В СССР существовали группы, не принявшие коммунистическую идею. Но помимо этого к шестидесятым уже вполне созрели силы, которые изначально коммунистическую идею разделяли, но устали от огня. Коммунистическая идея предполагает непрерывное восхождение, а это тяжкий труд. То ли дело скольжение в низ! Это, как учит нас Бахтин, — процесс веселый, карнавальный, искрометный.
И вот, в начале шестидесятых полузабытый Бахтин вдруг становится крайне востребованным. Роль человека, сорвавшего завесу молчания с имени Бахтина, Кожинов приписывает себе. Оставим на его совести вопрос о том, мог ли скромный сотрудник ИМЛИ обладать такой пробивной мощью. В изложении Кожинова все выглядит так.
Испытав в конце пятидесятых потрясение от книги Бахтина о Достоевском, Кожинов решил разыскать автора. Направляясь летом 1961 г. в Саранск, он рассчитывал увидеть сломленного, всеми забытого человека, и заранее подыскивал слова утешения. Но в момент встречи понял, что это Бахтин, напротив, способен дать утешение многим: «Сила сопротивления его поднимала».
Весной 1962 г. Кожинов опубликовал две статьи о Бахтине, а также написал о нем материал для новой литературной энциклопедии, вышедшей 100-тысячным тиражом. И произошло чудо: еще ДО появления книг Бахтина (второе издание книги о Достоевском вышло в 1963 г., книга о Рабле — в 1965-м) началось настоящее паломничество в захолустный Саранск. Преподаватель Московского университета В. Турбин писал: «Мне трудно рационально объяснить достаточно странный феномен… не сговариваясь, независимо друг от друга, к Бахтину потянулись ученые и литераторы разных поколений».
В июне 1962 г. «Литературная газета» опубликовала подготовленное Кожиновым письмо под названием «Книга, которая нужна людям». Его подписали председатель Союза писателей К. Федин, академик-секретарь Отделения литературы и языка АН СССР В. Виноградов и переводчик Рабле Н. Любимов. Речь шла о необходимости издания бахтинской книги, посвященной Рабле. В августе того же года с Бахтиным был заключен договор об издании книги.
С 1967 г. выходят переводы двух книг Бахтина на иностранные языки. Журналы наперебой начинают печатать бахтинские статьи. Вокруг его работ завязывается публичная полемика.

_СТРОКИ ДАННЫХ_

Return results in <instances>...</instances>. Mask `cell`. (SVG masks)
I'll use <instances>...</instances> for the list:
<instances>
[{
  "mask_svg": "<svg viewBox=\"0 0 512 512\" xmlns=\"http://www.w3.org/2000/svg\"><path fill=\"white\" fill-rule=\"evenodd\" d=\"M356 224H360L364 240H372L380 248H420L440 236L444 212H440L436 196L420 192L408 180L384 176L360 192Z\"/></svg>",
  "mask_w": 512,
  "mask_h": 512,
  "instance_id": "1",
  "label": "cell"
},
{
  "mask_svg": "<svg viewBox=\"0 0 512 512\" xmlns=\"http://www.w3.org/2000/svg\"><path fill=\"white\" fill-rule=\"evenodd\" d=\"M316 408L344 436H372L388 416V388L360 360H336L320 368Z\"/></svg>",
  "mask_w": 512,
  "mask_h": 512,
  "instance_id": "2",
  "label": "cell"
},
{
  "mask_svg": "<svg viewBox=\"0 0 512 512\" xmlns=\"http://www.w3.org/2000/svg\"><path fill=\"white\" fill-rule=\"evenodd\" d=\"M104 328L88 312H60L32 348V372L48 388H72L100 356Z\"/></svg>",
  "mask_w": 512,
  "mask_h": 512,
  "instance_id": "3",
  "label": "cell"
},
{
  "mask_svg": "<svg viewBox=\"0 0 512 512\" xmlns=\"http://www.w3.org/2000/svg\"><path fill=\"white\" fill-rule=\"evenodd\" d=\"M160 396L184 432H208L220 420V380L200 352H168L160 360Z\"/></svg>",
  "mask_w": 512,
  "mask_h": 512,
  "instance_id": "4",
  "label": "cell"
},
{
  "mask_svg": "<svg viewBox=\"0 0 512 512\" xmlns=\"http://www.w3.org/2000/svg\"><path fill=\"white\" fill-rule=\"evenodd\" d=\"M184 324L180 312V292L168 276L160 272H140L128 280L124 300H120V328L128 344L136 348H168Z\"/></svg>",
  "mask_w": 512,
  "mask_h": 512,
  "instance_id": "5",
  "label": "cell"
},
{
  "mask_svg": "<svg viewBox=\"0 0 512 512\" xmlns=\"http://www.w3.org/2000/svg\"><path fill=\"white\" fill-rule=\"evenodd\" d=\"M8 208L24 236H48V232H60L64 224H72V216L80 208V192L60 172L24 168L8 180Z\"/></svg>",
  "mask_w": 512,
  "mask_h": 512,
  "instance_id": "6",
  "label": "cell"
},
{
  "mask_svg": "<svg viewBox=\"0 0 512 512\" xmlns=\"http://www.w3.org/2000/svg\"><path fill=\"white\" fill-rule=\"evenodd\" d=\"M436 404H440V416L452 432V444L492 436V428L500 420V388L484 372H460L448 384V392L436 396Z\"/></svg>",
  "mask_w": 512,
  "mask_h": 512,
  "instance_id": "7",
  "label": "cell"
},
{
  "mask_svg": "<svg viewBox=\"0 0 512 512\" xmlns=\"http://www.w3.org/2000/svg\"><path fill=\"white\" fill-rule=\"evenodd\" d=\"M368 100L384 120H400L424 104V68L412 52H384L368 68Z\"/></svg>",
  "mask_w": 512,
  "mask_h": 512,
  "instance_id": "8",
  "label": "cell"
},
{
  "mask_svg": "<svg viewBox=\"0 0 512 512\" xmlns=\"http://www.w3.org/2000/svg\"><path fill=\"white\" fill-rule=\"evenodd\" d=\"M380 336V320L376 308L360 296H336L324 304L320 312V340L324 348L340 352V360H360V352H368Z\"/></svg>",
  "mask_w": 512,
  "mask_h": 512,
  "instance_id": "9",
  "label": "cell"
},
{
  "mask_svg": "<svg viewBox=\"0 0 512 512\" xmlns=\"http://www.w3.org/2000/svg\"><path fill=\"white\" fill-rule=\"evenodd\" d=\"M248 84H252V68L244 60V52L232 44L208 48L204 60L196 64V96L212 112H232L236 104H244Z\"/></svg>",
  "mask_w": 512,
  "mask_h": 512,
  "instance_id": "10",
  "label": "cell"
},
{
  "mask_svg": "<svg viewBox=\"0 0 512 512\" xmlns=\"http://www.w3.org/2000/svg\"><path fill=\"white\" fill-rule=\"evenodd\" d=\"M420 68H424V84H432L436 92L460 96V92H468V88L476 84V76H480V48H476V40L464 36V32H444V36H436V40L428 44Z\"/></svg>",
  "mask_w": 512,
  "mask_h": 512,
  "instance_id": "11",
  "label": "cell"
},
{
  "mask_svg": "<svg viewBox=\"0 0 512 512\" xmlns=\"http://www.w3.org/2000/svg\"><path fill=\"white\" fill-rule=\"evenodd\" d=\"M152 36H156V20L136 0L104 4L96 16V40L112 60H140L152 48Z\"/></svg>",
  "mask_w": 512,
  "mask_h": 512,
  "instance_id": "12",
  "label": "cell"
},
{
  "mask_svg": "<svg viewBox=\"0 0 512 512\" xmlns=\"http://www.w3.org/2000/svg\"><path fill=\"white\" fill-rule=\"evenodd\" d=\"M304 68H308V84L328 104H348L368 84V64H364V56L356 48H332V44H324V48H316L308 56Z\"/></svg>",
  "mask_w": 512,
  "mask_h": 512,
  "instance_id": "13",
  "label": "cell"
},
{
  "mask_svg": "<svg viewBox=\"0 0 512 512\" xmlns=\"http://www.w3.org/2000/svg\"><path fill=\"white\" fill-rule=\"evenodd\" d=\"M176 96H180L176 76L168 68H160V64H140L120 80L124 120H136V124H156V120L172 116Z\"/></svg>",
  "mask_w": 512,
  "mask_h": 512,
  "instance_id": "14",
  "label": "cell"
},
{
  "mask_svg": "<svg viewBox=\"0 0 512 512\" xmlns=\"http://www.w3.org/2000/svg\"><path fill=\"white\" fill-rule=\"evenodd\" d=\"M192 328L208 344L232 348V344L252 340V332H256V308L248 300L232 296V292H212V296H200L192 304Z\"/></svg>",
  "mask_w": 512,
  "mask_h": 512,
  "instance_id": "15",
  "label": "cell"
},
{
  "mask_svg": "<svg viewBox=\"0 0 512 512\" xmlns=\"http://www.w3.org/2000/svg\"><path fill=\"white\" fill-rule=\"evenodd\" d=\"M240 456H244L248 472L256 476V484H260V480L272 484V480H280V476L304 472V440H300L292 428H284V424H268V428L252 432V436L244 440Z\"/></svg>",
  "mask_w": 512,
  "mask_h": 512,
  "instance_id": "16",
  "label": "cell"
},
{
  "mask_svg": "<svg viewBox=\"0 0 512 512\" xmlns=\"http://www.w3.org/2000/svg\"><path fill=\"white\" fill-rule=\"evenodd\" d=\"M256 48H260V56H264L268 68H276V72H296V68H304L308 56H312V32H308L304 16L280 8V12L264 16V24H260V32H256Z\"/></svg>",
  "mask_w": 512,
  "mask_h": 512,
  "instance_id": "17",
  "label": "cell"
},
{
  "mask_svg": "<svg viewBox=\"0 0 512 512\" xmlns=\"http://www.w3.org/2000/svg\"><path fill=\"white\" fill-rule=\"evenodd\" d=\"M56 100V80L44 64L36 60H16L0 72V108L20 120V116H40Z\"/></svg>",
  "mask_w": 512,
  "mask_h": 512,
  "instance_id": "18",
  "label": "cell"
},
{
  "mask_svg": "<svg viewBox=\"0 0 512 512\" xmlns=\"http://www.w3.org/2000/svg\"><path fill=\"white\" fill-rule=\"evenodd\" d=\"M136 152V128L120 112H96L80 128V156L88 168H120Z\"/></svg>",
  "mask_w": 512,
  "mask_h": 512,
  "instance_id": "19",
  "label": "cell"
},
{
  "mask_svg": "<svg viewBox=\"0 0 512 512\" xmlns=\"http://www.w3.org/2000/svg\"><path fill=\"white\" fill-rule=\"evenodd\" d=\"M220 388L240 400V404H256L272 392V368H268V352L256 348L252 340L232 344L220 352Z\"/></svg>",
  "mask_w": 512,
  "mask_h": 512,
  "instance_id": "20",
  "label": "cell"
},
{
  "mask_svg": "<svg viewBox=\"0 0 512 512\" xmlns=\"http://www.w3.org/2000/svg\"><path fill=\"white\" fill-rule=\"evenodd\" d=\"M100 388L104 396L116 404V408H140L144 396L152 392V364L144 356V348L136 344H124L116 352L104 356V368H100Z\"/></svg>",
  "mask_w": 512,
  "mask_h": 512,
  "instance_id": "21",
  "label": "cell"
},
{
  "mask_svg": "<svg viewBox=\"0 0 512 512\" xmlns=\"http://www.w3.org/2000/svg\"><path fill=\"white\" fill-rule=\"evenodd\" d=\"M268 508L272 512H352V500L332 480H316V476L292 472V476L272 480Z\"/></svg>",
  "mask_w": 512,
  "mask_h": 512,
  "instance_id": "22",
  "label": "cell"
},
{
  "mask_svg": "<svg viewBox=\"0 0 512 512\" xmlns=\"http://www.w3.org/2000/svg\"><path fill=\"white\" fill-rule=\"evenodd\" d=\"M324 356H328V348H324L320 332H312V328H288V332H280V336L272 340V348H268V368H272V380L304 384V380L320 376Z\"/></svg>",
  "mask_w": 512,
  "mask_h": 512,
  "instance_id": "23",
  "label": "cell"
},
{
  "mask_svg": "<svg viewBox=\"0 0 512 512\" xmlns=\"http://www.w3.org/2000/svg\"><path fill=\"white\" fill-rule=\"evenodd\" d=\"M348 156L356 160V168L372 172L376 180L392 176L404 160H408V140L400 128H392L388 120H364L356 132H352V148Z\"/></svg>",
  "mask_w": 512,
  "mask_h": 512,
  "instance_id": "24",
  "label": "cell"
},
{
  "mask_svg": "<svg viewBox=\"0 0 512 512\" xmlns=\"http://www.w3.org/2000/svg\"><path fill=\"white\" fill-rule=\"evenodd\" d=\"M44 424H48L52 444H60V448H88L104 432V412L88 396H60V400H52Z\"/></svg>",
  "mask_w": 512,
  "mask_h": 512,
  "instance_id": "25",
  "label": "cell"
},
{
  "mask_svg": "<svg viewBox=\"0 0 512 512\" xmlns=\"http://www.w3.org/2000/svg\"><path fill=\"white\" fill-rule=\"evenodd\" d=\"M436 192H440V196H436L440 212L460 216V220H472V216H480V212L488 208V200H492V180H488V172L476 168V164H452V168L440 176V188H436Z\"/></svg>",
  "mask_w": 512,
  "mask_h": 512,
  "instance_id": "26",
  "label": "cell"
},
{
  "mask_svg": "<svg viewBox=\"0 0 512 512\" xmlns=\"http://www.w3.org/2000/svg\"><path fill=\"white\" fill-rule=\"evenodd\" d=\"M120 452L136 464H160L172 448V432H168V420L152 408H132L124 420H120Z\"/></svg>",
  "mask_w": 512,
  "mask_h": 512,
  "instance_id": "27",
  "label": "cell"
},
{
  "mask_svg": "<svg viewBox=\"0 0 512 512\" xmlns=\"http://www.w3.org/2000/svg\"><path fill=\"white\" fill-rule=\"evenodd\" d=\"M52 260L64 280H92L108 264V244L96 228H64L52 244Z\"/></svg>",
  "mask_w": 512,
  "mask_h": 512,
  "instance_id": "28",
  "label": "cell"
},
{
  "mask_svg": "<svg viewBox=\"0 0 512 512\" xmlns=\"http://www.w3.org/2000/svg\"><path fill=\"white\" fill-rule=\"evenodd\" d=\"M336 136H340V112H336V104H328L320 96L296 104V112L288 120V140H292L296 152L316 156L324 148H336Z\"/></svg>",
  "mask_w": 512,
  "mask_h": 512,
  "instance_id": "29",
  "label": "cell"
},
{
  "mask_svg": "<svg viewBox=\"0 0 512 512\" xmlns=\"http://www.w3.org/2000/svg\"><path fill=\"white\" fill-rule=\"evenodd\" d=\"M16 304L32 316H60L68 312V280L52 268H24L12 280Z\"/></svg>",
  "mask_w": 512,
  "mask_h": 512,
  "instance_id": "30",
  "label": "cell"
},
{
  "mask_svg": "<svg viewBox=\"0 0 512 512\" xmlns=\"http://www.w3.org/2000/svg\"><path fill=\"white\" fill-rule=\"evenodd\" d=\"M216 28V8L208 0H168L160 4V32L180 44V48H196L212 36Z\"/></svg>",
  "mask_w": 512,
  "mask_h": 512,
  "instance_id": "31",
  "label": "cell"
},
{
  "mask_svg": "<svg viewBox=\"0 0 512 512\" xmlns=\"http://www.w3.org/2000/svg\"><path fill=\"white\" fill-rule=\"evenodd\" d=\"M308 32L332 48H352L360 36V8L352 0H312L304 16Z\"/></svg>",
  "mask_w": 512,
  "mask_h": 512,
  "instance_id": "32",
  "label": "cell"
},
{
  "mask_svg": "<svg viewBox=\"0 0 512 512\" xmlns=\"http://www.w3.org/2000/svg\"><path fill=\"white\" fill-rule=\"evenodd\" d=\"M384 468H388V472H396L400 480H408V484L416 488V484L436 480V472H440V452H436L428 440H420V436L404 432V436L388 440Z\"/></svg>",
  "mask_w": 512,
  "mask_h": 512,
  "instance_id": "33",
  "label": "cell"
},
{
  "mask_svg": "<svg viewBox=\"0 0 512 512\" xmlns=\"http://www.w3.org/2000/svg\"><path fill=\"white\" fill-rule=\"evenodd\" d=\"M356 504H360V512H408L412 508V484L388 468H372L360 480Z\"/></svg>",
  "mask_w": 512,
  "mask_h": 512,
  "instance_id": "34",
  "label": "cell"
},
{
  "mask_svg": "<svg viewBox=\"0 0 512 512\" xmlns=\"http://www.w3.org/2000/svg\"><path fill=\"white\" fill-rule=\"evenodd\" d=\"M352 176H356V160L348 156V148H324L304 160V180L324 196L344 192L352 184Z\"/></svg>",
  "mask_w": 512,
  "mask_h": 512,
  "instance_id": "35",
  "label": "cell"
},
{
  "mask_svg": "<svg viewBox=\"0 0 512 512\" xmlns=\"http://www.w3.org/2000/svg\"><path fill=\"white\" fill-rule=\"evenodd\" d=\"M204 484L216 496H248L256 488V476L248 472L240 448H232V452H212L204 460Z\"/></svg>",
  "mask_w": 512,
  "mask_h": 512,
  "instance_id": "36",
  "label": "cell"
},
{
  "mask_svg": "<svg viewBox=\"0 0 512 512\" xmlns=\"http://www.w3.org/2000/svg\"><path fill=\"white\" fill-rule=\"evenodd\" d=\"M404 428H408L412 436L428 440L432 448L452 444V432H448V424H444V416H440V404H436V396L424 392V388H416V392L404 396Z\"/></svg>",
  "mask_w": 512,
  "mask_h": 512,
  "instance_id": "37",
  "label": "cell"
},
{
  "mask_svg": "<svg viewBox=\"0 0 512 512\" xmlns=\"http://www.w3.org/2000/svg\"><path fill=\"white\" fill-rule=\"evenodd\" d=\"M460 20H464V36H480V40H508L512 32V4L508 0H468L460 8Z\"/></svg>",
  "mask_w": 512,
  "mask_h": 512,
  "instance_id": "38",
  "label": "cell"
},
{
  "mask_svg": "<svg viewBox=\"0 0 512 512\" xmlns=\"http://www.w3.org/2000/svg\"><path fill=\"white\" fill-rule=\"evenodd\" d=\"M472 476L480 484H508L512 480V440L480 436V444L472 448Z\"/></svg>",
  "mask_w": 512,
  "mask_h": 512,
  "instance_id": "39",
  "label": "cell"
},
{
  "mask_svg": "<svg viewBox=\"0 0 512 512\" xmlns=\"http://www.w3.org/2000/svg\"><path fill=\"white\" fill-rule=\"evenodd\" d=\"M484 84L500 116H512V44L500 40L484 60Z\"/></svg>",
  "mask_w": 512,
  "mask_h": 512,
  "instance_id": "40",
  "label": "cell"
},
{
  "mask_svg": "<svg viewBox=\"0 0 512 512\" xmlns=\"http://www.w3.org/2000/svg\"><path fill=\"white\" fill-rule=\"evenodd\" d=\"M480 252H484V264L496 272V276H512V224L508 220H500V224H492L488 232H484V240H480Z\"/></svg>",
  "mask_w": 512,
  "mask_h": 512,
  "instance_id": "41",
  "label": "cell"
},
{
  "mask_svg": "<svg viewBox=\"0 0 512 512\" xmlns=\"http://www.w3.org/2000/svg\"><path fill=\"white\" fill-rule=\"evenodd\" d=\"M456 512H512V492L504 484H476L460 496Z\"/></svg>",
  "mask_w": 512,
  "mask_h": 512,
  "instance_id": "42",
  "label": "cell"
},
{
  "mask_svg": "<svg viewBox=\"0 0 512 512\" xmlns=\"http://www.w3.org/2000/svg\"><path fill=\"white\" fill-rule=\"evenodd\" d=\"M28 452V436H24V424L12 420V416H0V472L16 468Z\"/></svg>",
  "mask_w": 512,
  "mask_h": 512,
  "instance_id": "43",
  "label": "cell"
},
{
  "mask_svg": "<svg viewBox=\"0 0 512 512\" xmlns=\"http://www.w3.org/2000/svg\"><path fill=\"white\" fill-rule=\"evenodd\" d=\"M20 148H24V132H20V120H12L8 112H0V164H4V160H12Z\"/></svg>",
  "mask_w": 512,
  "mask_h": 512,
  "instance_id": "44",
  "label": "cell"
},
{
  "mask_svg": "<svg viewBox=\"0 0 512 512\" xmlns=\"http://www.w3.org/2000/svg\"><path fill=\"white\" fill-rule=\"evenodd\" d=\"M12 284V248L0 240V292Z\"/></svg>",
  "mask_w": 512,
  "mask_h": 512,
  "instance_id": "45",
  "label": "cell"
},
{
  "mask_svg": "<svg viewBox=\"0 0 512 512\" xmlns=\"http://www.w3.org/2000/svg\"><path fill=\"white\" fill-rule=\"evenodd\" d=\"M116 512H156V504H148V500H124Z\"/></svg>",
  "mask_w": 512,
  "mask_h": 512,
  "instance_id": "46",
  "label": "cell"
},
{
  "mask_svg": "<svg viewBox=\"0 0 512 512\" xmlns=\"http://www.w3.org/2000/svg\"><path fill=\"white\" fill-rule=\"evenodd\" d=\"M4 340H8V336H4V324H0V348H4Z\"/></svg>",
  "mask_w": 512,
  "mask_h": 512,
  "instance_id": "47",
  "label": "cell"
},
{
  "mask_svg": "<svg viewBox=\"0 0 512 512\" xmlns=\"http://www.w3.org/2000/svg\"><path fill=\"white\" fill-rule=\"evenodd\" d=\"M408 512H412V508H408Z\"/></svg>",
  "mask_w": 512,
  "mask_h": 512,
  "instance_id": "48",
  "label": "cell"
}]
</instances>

_ВАШИ ЗАДАНИЯ_
1. Ответьте на вопросы по тексту о Бахтине:
(а) Когда Кожинов отправился в Саранск?
(б) Под каким названием «Литературная газета» напечатала письмо, подготовленное Кожиновым?
(в) С какого года выходят переводы двух книг Бахтина на иностранные языки?
2. Продолжите текст о Бахтине с того места, на котором он заканчивается.
Эти записи не имеют отношения к тексту о Бахтине.

_ОТВЕТЫ_
1.
(а) Летом 1961 г.
(б) «Книга, которая нужна людям».
(в) С 1967 г.

2.
А в 1969 г. Бахтин по высшему повелению был перемещен из маленького провинциального городка в Москву. Вопрос о его возвращении из провинции поставил не кто-нибудь, а Андропов. Суслов пытался возразить Андропову: мол, это небезопасно — слишком уж много в работах Бахтина аллюзий. Но Андропов сумел взять в этом вопросе верх.
В уже упомянутом исследовании С. Кургинян называет Бахтина «интеллектуальным снарядом сверхкрупного калибра», целью — «КПСС как секулярную красную церковь», а пушкой, которая должна была выстрелить по цели этим интеллектуальным снарядом, — Ю. В. Андропова.
Пушка выстрелила. Выстрел имел сокрушительные последствия. Еще в самом начале перестройки, в 1986 году, американский бахтинист г. С. Морсон писал: «Поток научной периодики в настоящий момент позволяет предположить, что все мы… вступаем сейчас в эпоху Бахтина». Вся перестройка шла под знаком бахтинской карнавализации. В отличие от наших сограждан, на Западе прекрасно осознавали роль и место Бахтина в происходящем процессе. За пятилетие — с 1988-го по 1992 г. включительно — там было издано около сорока книг о Бахтине, не считая четырех специальных выпусков журнала.
Раскрепощение Низа
С чего начиналась перестройка? С требования перемен. «Перемен! Мы ждем перемен!» — пел Виктор Цой. Ждем перемен — то есть обновления.
«Но разве само по себе обновление — это плохо? И разве советское общество не нуждалось в обновлении?» — спросит читатель.
Тут все зависит от, скажем так, технологии обновления. Ведь в перестройку была применена особая технология — поразительно напоминающая ту, которую рекомендовал Франсуа Рабле и которую столь внятно описал Михаил Бахтин. В чем же состояла эта технология?
Для того чтобы нечто — смысл или идея, или человек, или даже общество в целом — обновилось, надо, в соответствии с рекомендациями Рабле–Бахтина, обрушить вертикаль. В противном случае «нечто» прочно привязано к Верху. Ему бы мчаться на всех парах к «веселому будущему», да вертикаль не пускает! А вот если связь с Верхом оборвать — «нечто» погрузится, наконец, в стихию благодатного Низа. Веселое слияние с Низом снимет пыль, патину с привычного и надоевшего. «Нечто» обновится и засверкает первозданной красотой. Во всяком случае, именно это сулят Рабле и Бахтин. Правда, слияние с Низом иногда заканчивается летальным исходом для того, что якобы должно было обновиться. Но это частности.
Как мы уже говорили, первым этапом перестроечной «борьбы с тоталитарной системой» стало растабуирование сексуальной проблематики — то есть прямая адресация к Низу. Началось все в 1986 году с показательного превращения темы любви в хохму (типичный прием травестирования, широко применяемый Рабле). Женщину, заявившую в программе Познера–Донахью о том, что в СССР секса нет, а есть любовь, сделали всесоюзным посмешищем, выпустив в эфир ее высказывание в урезанном виде, без упоминания любви, которая в нем была противопоставлена сексу.
Однако то, что расцвело пышным цветом в годы перестройки, предуготовлялось задолго до 1986 года. И если уж говорить о том, кто сделал в нашей стране первые шаги на ниве «секспросвета» и вброса темы «в СССР секса нет», тут никак не обойти стороной Игоря Кона.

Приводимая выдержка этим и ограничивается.